Pouvez-vous recopier à l'identique le passage du texte sur les préparations à base de plantes, en commençant par « Il y a alors » et en poursuivant jusqu'à « nutritionnelles ou physiologiques. » ?

++++ Texte à lire

Les préparations plus complètes

Les préparations plus complètes à base de plantes se retrouveront plus souvent sous la qualification de complément alimentaire, parfois de médicament. Si un ingrédient est de nature à exercer un effet physiologique caractérisé à la dose utilisée, ce qui pourrait être le cas d’une substance extraite d’une plante, le produit devra être qualifié de médicament. On sait que, au niveau de l’Union européenne, c’est l’Agence européenne des médicaments (EMA), qui a la charge d’évaluer la sécurité et l’efficacité des préparations à base de plantes utilisées comme médicaments. Mais ni l’EMA, ni l’EFSA n’ont compétence pour dire si une plante doit être qualifiée de médicament ou de complément alimentaire (ceux-ci sont soumis à déclaration). C’est à l’exploitant qu’il incombe de prendre ses responsabilités en analysant son produit pour voir à quelle catégorie il appartient, et ensuite respecter les règles adéquates, en particulier les procédures de mise sur le marché. Si l’on met ici de côté la notion de médicament, les plantes ou les parties de plantes seront donc traitées en matière alimentaire comme des ingrédients, qui seront considérés à titre spécifique quand ils entrent dans la composition de compléments alimentaires.

Il y a alors lieu de se reporter aux textes qui régissent cette catégorie légale, spécialement la directive 2002/46 et, en droit interne, l’arrêté du 24 juin 2014 qui établit la liste des plantes, autres que les champignons, autorisées dans les compléments alimentaires, avec leurs conditions d’emploi. En outre, le décret n°2006-352 du 20 mars 2006 définit les "Plantes et préparations de plantes", comme des ingrédients composés de végétaux ou isolés à partir de ceux-ci (sauf les vitamines et les minéraux, considérés de manière spécifique pour les compléments alimentaires), et possédant certaines propriétés nutritionnelles ou physiologiques.

++++++++
++++ Lignes extraites

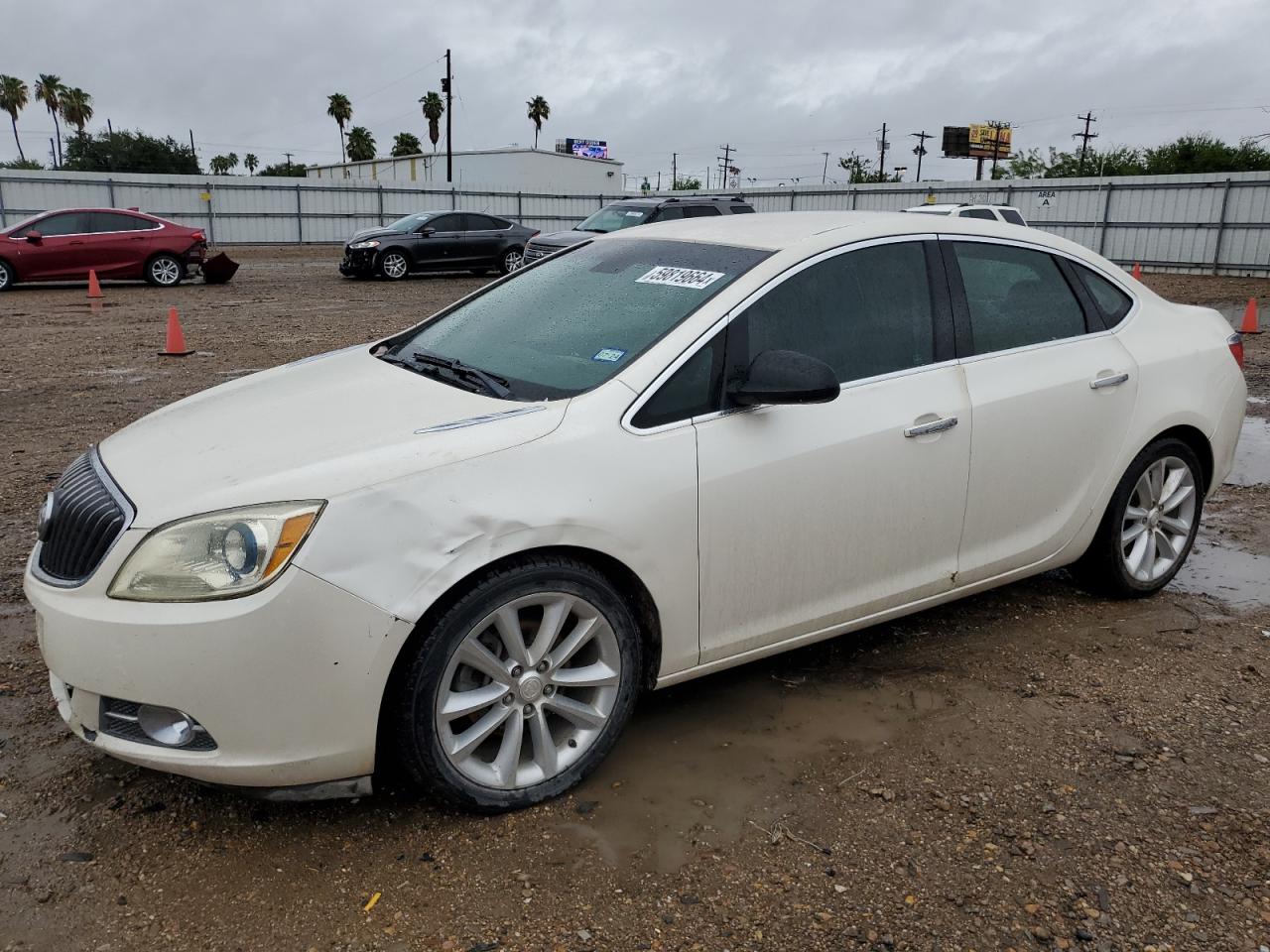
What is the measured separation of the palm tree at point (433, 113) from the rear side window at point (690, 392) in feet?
271

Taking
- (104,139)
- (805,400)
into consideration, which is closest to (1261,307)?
(805,400)

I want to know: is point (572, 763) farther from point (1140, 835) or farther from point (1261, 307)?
point (1261, 307)

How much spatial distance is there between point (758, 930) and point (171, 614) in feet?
5.21

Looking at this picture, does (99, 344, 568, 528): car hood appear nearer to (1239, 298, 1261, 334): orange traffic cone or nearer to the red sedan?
(1239, 298, 1261, 334): orange traffic cone

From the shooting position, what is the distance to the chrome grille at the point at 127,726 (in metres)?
2.62

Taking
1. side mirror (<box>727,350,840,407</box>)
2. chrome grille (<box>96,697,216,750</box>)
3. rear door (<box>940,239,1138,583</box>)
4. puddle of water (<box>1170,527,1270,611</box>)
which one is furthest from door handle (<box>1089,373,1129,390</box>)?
chrome grille (<box>96,697,216,750</box>)

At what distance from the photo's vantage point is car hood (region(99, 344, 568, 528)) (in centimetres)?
268

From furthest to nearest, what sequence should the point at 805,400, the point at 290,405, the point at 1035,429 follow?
the point at 1035,429, the point at 290,405, the point at 805,400

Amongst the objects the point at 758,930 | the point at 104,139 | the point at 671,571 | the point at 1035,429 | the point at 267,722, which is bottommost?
the point at 758,930

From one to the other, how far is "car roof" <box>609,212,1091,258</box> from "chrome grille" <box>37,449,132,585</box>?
2.10m

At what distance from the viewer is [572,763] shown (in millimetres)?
3045

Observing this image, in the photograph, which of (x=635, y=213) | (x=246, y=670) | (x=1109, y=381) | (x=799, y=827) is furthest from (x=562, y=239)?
(x=246, y=670)

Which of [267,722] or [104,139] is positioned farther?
[104,139]

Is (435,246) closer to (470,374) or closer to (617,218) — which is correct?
(617,218)
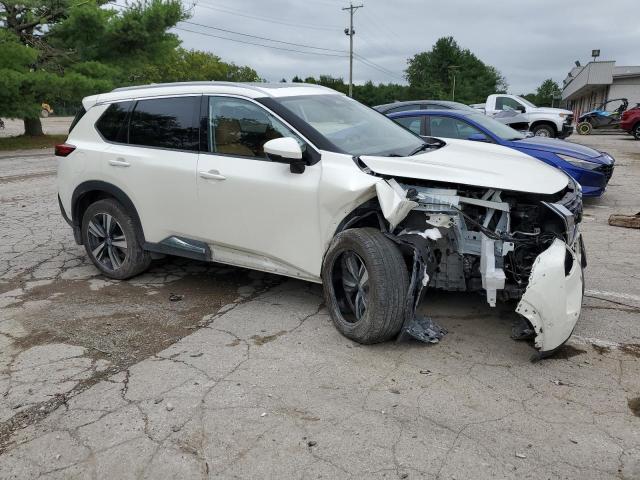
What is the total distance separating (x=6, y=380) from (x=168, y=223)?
1.78 metres

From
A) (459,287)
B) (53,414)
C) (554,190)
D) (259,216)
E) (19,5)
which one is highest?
(19,5)

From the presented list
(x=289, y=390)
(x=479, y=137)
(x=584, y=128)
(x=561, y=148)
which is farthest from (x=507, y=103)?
(x=289, y=390)

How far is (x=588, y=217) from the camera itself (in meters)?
7.75

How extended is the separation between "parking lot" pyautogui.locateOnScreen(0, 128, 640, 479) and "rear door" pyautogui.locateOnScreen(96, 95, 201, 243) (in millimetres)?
698

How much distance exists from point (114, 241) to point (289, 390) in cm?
278

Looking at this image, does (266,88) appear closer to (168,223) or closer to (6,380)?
(168,223)

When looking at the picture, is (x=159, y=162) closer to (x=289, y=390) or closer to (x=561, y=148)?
(x=289, y=390)

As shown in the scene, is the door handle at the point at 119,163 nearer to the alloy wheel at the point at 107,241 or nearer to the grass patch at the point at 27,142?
the alloy wheel at the point at 107,241

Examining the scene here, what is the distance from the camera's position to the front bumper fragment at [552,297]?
10.3ft

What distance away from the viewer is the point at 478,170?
3652mm

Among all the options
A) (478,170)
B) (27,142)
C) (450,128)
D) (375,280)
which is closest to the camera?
(375,280)

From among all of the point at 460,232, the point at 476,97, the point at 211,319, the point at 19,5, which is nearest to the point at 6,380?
the point at 211,319

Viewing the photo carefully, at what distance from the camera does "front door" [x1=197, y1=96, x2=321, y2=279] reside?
401cm

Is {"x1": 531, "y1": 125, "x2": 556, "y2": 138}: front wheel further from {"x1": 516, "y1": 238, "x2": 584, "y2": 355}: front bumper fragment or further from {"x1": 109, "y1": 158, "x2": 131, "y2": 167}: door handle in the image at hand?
{"x1": 516, "y1": 238, "x2": 584, "y2": 355}: front bumper fragment
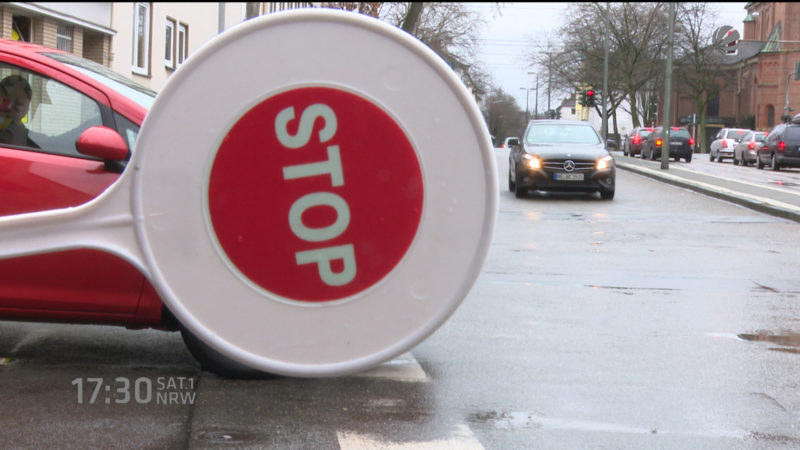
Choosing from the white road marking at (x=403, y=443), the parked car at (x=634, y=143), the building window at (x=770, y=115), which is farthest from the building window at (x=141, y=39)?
the building window at (x=770, y=115)

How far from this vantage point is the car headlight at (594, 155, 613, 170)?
19641 millimetres

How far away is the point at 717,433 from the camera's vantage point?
4.17 metres

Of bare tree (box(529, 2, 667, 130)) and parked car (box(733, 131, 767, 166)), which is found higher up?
bare tree (box(529, 2, 667, 130))

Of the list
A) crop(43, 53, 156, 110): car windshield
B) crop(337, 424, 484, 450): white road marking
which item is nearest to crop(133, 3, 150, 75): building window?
crop(43, 53, 156, 110): car windshield

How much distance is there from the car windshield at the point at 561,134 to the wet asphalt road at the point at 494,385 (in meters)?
12.1

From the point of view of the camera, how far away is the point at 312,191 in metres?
1.17

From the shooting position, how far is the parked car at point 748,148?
43.5 m

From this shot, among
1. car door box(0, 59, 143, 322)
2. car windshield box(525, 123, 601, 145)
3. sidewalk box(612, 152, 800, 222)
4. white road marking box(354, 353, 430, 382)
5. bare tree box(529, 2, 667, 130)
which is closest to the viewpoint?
car door box(0, 59, 143, 322)

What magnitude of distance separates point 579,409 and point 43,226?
3.58 meters

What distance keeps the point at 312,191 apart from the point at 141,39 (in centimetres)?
3087

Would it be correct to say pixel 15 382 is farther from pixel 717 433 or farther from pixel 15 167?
pixel 717 433

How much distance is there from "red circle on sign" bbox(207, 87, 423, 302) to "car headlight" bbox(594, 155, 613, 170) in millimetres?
18847

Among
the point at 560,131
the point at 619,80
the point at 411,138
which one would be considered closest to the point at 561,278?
the point at 411,138

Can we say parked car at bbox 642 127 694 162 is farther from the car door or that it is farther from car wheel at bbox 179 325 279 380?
the car door
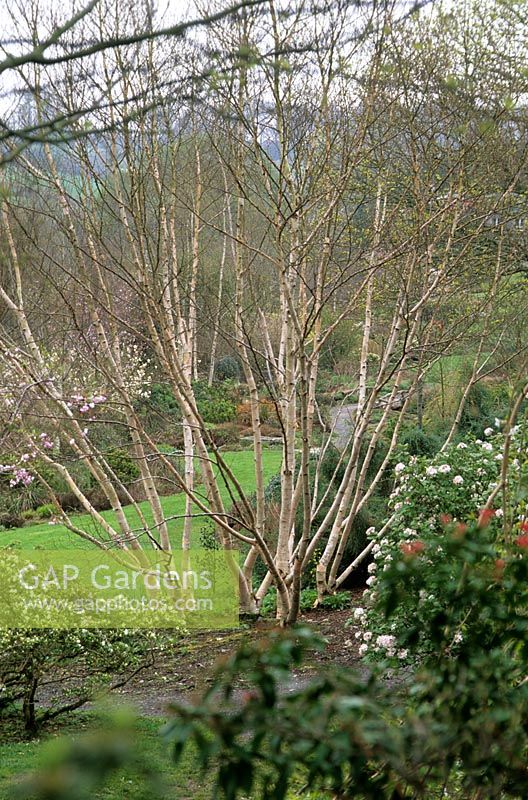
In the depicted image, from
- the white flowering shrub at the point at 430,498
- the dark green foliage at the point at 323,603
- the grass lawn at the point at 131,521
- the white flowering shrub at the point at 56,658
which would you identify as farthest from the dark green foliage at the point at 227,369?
the white flowering shrub at the point at 430,498

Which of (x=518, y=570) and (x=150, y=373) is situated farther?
(x=150, y=373)

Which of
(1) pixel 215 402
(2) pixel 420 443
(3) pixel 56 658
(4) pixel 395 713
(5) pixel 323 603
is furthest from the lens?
(1) pixel 215 402

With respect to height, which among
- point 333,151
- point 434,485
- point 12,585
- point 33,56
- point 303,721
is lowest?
point 12,585

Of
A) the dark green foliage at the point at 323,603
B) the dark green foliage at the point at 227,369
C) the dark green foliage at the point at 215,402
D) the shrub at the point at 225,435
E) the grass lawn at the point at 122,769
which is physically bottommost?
the dark green foliage at the point at 323,603

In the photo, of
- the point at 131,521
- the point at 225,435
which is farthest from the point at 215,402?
the point at 131,521

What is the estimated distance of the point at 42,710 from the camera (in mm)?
7086

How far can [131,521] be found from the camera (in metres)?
13.5

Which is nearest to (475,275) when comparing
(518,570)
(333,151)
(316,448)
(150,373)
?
(316,448)

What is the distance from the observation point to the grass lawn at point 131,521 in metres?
12.2

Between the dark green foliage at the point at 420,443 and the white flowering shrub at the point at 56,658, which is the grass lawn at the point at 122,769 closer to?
the white flowering shrub at the point at 56,658

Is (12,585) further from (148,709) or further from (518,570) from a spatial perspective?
(518,570)

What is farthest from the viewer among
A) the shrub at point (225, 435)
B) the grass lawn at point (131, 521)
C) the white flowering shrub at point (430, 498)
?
the shrub at point (225, 435)

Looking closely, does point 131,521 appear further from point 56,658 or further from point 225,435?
point 56,658

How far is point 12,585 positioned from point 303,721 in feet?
18.4
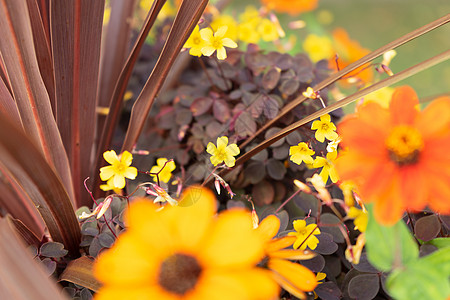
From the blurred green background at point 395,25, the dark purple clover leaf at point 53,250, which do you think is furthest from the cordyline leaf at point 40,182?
the blurred green background at point 395,25

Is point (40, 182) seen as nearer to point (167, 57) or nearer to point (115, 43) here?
point (167, 57)

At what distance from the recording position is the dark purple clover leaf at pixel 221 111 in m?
0.73

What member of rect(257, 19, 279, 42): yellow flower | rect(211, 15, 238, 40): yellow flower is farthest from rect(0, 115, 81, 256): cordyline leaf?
rect(257, 19, 279, 42): yellow flower

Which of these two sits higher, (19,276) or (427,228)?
(19,276)

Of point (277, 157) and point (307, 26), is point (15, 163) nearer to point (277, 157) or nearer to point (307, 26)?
point (277, 157)

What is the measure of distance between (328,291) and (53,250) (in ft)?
1.08

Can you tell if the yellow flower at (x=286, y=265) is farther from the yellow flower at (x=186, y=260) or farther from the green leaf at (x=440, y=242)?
the green leaf at (x=440, y=242)

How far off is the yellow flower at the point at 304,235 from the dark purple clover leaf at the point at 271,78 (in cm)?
30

++++++++

Résultat ci-dessous:
Il y a alors lieu de se reporter aux textes qui régissent cette catégorie légale, spécialement la directive 2002/46 et, en droit interne, l’arrêté du 24 juin 2014 qui établit la liste des plantes, autres que les champignons, autorisées dans les compléments alimentaires, avec leurs conditions d’emploi. En outre, le décret n°2006-352 du 20 mars 2006 définit les "Plantes et préparations de plantes", comme des ingrédients composés de végétaux ou isolés à partir de ceux-ci (sauf les vitamines et les minéraux, considérés de manière spécifique pour les compléments alimentaires), et possédant certaines propriétés nutritionnelles ou physiologiques.